All file writes and command executions must happen inside an isolated environment:

Docker container (recommended)

No network access (--network none)
Read-only mounts for source code; writable /workspace
Resource limits (CPU, memory, disk I/O)
Non-root user inside container
Time limit per command (30s default)
Container destroyed after session ends

E2B cloud sandbox

Managed sandbox-as-a-service
Instant spin-up (<150ms)
Python, Node, and custom environments
Filesystem persistence across calls within a session
Automatic cleanup on timeout
Good for cloud-hosted coding agents

The sandbox must contain the same language runtime, dependencies, and toolchain as the target environment. This is where “it works in sandbox but fails in production” bugs come from — invest in keeping the sandbox environment aligned with CI/CD.

Test-Driven Development Mode

The most reliable coding agent workflow follows TDD: write failing tests first, then implement until the tests pass. This gives the agent an unambiguous success criterion:

Agent reads the task and writes test cases that would verify the correct implementation
Runs tests — all should fail (red)
Implements the feature/fix iteratively
Runs tests after each implementation step — success when all pass (green)
Optional: refactor while keeping tests green

Without a clear success criterion (tests passing), the agent has no reliable way to know when it is done and may keep making unnecessary changes or stop too early.

Human-in-the-Loop: The Review Gate

A coding agent should never commit code autonomously. The human review gate is a non-negotiable checkpoint:

Agent completes implementation → all tests pass in sandbox
Agent generates a diff/PR summary: what changed, why, which tests validate it
Human reviews the diff in their IDE or PR interface
Human approves, requests changes, or rejects
If changes requested, agent resumes the execution loop with the feedback
Only on human approval does the agent commit/push or open a PR

This gate is where hallucinated logic, subtle security issues, and unintended side effects get caught. The agent handles the mechanical work; the human maintains ownership of what enters the codebase.

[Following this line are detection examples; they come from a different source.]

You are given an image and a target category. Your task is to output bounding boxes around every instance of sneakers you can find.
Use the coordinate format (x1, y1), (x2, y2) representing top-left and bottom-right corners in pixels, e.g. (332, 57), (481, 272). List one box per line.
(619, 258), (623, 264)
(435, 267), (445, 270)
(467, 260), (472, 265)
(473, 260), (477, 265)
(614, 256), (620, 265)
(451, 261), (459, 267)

SWE-bench: Measuring Coding Agent Quality

SWE-bench (Software Engineering Benchmark) is the standard evaluation for coding agents. It consists of 2,294 real GitHub issues from popular open-source Python repositories (scikit-learn, matplotlib, Django, etc.). For each issue, the agent must produce a patch that makes the failing test pass on the original repository.

Agent	SWE-bench Verified score (approx. 2025)	Notes
Claude Code (Anthropic)	~70–72%	Highest published as of mid-2025; uses full tool loop
o3 + Claude scaffold	~69%	Strong reasoning + tool use combination
GitHub Copilot Agent	~55–60%	IDE-integrated; good for in-context editing tasks
GPT-4o (standard)	~33–38%	Without reasoning; general-purpose model

SWE-bench Verified (a curated subset of ~500 high-quality issues) is the more reliable metric — SWE-bench full has many ambiguous or underspecified issues. Use SWE-bench Verified scores when comparing coding agent claims.

Framework Choices

Tool	Best for	Key constraint
Claude Code (Anthropic)	Terminal-based autonomous coding; highest SWE-bench performance	Requires Claude API; terminal workflow
GitHub Copilot Agent	IDE-integrated; PR workflow; team environments already on GitHub	GitHub ecosystem only; moderate autonomy
Cursor	Interactive coding with agent assist; best UX for interactive editing	Primarily interactive, not fully autonomous
Custom (LangGraph + tools)	Full control; custom sandboxes; enterprise requirements	High implementation effort; maintain yourself
Aider	Open-source; multi-model support; repo-map context	CLI-only; less mature than Claude Code for complex tasks

Checklist: Do You Understand This?

Why can't a coding agent simply load all files in a repository into context?
What is a repository map and how does it help with codebase context?
Why must the run_command tool always execute inside a sandboxed container?
What is the TDD workflow for a coding agent, and why does it produce more reliable results?
What happens at the human-in-the-loop review gate, and why is autonomous commit never acceptable?
What does SWE-bench Verified measure, and what score represents state-of-the-art as of 2025?
What should the agent do when it hits its maximum step limit without completing the task?